• **Aim**
Could you copy every item below word for word, leaving out the pictures?

(Spatial questions about pictures)
◆ ◆ ◆ ◆

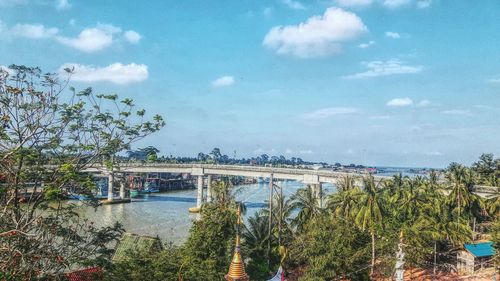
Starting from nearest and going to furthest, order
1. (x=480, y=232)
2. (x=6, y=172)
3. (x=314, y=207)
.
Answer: (x=6, y=172), (x=314, y=207), (x=480, y=232)

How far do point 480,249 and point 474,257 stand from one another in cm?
166

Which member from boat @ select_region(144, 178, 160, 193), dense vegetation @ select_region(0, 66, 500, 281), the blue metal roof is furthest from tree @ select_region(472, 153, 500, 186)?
boat @ select_region(144, 178, 160, 193)

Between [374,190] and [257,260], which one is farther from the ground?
[374,190]

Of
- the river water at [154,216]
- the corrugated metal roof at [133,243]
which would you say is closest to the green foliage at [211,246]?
the corrugated metal roof at [133,243]

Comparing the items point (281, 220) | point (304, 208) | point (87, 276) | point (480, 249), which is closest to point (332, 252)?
point (281, 220)

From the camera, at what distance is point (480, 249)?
35.8m

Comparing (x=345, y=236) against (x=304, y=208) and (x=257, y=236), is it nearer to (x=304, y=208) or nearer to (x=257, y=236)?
(x=257, y=236)

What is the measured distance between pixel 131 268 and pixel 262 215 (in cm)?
1715

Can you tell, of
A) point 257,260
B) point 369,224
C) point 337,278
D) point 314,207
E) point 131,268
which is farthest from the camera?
point 314,207

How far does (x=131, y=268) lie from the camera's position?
2241 centimetres

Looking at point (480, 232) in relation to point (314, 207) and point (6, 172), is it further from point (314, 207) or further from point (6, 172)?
point (6, 172)

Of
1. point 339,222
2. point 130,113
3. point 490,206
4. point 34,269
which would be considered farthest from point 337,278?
point 490,206

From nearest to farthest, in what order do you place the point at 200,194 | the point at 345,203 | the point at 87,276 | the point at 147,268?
the point at 87,276 → the point at 147,268 → the point at 345,203 → the point at 200,194

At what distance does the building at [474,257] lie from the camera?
114 feet
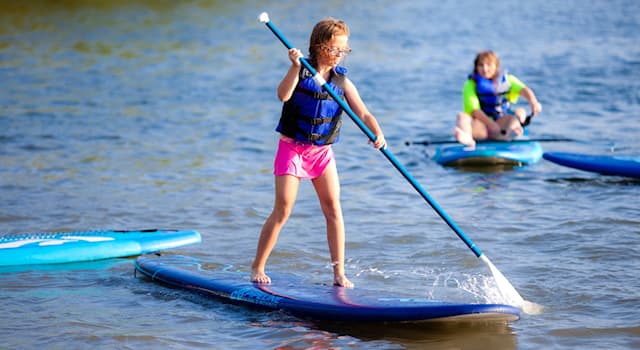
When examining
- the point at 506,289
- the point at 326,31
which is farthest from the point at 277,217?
the point at 506,289

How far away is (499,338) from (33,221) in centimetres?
376

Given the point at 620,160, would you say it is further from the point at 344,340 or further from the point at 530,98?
the point at 344,340

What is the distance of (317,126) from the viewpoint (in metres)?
4.79

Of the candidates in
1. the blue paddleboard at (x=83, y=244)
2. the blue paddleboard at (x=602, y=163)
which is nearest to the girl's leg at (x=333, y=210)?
the blue paddleboard at (x=83, y=244)

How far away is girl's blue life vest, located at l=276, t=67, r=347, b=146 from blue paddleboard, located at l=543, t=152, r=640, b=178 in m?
3.81

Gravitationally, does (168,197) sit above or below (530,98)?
below

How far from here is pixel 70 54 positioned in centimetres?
1752

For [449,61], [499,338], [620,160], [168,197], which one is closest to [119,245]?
[168,197]

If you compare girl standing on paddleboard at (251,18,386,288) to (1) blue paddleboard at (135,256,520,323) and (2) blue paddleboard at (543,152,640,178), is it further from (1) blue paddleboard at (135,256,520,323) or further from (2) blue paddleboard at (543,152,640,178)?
(2) blue paddleboard at (543,152,640,178)

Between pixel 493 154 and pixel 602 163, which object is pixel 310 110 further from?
pixel 493 154

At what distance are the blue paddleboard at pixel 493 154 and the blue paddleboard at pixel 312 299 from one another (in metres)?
3.75

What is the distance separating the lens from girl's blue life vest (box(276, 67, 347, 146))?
188 inches

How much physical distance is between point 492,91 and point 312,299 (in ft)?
15.5

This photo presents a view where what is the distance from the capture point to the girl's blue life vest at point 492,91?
8.96 metres
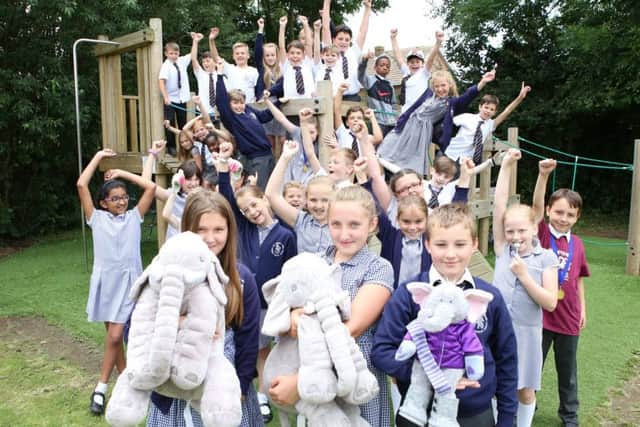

◆ ◆ ◆ ◆

• **Correct response**
Starting from nearest and going to furthest, order
1. (x=480, y=232)
2. (x=6, y=172)
3. (x=314, y=207)
.
Answer: (x=6, y=172), (x=314, y=207), (x=480, y=232)

How far do point 480,249 and point 474,257 stand from one another in cm?
166

Which member from boat @ select_region(144, 178, 160, 193), dense vegetation @ select_region(0, 66, 500, 281), the blue metal roof is furthest from tree @ select_region(472, 153, 500, 186)?
boat @ select_region(144, 178, 160, 193)

Between [374,190] and [257,260], which one is farther from the ground?
[374,190]

Of
- the river water at [154,216]
- the corrugated metal roof at [133,243]
which would you say is closest to the green foliage at [211,246]?
the corrugated metal roof at [133,243]

Comparing the items point (281, 220) | point (304, 208) | point (87, 276) | point (480, 249), which is closest to point (332, 252)?
point (281, 220)

From the camera, at what distance is point (480, 249)?
35.8m

Comparing (x=345, y=236) against (x=304, y=208) and (x=257, y=236), is it nearer to (x=304, y=208) or nearer to (x=257, y=236)?
(x=257, y=236)

What is the measured distance between pixel 131 268 and pixel 262 215 (in cm)?
1715

Can you tell, of
A) point 257,260
B) point 369,224
C) point 337,278
D) point 314,207
E) point 131,268
which is farthest from the camera?
point 314,207

How far does (x=131, y=268) lie from the camera's position?
2241 centimetres

Looking at point (480, 232) in relation to point (314, 207) and point (6, 172), is it further from point (314, 207) or further from point (6, 172)?
point (6, 172)

Of
1. point 339,222
2. point 130,113
3. point 490,206
4. point 34,269
which would be considered farthest from point 337,278?
point 490,206

From nearest to farthest, in what order do you place the point at 200,194 | the point at 345,203 | the point at 87,276 | the point at 147,268?
the point at 87,276 → the point at 147,268 → the point at 345,203 → the point at 200,194

At what distance does the building at [474,257] lie from the camera?
114 feet
When examining
- the point at 506,289
- the point at 326,31
which is farthest from the point at 277,217?
the point at 506,289

How far away is (499,338) from (33,221) in centimetres?
376

Given the point at 620,160, would you say it is further from the point at 344,340 or further from the point at 530,98?
the point at 344,340

What is the distance of (317,126) from the viewpoint (in metres)?
4.79

Of the candidates in
1. the blue paddleboard at (x=83, y=244)
2. the blue paddleboard at (x=602, y=163)
which is nearest to the girl's leg at (x=333, y=210)?
the blue paddleboard at (x=83, y=244)

How far away is girl's blue life vest, located at l=276, t=67, r=347, b=146 from blue paddleboard, located at l=543, t=152, r=640, b=178 in m?
3.81

Gravitationally, does (168,197) sit above or below (530,98)?
below

How far from here is pixel 70 54 positioned in centimetres?
1752

For [449,61], [499,338], [620,160], [168,197], which one is closest to [119,245]?
[168,197]

If you compare girl standing on paddleboard at (251,18,386,288) to (1) blue paddleboard at (135,256,520,323) and (2) blue paddleboard at (543,152,640,178), is it further from (1) blue paddleboard at (135,256,520,323) or further from (2) blue paddleboard at (543,152,640,178)?
(2) blue paddleboard at (543,152,640,178)

Between pixel 493 154 and pixel 602 163, which object is pixel 310 110 further from?
pixel 493 154

At what distance are the blue paddleboard at pixel 493 154 and the blue paddleboard at pixel 312 299 from one another (in metres)?
3.75

What is the distance separating the lens from girl's blue life vest (box(276, 67, 347, 146))?
188 inches

How much physical distance is between point 492,91 and point 312,299 (in ft)?
15.5

This photo presents a view where what is the distance from the capture point to the girl's blue life vest at point 492,91?
8.96 metres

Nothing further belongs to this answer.